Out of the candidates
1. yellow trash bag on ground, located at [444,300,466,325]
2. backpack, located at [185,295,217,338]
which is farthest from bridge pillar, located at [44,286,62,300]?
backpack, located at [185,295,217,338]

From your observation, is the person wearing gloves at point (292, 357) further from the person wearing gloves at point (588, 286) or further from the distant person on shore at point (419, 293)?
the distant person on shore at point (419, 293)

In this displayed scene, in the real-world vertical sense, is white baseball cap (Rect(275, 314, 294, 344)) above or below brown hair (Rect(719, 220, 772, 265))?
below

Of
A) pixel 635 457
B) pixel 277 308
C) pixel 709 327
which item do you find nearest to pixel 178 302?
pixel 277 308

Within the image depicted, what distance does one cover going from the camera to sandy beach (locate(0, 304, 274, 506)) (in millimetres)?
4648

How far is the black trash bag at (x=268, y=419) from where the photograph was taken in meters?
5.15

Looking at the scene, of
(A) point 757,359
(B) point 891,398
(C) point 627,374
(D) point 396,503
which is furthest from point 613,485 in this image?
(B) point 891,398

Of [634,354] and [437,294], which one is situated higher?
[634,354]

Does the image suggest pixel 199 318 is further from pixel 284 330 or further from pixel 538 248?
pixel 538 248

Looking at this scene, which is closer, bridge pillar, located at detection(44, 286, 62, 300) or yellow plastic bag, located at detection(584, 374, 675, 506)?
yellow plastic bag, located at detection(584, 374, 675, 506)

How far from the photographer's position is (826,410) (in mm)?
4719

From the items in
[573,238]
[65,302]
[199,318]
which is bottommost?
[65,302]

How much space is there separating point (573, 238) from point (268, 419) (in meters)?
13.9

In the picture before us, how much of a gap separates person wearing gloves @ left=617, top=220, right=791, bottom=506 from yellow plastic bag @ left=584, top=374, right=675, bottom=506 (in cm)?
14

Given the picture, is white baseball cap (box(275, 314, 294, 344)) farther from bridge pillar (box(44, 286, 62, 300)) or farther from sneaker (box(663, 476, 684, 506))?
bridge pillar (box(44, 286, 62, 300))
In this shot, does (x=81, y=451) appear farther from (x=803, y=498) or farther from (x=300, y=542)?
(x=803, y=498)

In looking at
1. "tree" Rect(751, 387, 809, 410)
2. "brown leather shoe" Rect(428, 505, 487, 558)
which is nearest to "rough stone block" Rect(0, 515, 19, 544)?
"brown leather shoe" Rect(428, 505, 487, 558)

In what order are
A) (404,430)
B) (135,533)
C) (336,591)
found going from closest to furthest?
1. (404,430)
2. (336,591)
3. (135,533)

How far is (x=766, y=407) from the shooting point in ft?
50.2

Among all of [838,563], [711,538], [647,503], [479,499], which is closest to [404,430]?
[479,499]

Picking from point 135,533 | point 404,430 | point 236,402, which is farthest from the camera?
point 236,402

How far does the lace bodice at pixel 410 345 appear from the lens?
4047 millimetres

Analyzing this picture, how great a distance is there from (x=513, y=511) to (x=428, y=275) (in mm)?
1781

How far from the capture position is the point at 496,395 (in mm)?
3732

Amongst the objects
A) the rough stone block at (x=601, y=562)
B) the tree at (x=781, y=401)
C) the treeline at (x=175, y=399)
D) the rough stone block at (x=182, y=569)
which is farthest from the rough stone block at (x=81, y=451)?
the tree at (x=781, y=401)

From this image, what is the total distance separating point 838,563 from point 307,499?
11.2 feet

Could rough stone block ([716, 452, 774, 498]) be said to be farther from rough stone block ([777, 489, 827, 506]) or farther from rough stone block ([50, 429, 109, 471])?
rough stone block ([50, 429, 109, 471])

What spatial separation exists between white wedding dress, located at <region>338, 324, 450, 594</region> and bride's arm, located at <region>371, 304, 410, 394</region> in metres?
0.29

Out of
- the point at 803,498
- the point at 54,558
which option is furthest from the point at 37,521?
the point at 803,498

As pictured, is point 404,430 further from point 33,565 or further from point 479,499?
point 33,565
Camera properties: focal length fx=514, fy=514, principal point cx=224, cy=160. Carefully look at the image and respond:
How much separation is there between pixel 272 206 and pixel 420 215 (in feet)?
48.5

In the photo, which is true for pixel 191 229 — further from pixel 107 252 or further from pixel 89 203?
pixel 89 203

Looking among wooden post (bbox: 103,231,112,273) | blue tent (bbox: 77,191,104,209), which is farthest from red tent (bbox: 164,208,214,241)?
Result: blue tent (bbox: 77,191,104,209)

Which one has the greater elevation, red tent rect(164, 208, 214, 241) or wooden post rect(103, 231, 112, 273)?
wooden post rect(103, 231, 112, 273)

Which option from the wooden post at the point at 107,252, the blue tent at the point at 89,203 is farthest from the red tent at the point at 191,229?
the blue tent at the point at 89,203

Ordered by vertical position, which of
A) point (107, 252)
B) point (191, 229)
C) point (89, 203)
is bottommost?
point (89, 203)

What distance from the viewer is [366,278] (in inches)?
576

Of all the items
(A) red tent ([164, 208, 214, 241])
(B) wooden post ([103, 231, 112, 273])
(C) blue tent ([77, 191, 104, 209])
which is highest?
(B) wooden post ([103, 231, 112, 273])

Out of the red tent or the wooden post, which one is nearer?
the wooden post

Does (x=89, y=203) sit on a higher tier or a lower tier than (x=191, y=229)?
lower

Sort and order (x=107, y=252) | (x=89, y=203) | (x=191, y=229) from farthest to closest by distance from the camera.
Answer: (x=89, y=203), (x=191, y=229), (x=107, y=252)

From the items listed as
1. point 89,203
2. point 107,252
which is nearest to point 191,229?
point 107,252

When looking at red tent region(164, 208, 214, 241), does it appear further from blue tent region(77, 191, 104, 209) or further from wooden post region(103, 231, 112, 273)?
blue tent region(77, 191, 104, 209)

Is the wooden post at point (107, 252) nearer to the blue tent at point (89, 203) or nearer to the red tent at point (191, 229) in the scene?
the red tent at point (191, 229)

--

Put the lines of the records into a Markdown table with the columns "Row" and "Line". Start at the line containing "When looking at", end at the end of the records, and leave out blank lines.

Response to the task =>
| Row | Line |
|---|---|
| 1 | When looking at red tent region(164, 208, 214, 241), does it appear further from blue tent region(77, 191, 104, 209) or further from wooden post region(103, 231, 112, 273)? |
| 2 | blue tent region(77, 191, 104, 209) |
| 3 | Is the wooden post at point (107, 252) nearer to the blue tent at point (89, 203) or nearer to the red tent at point (191, 229) in the scene? |
| 4 | the red tent at point (191, 229) |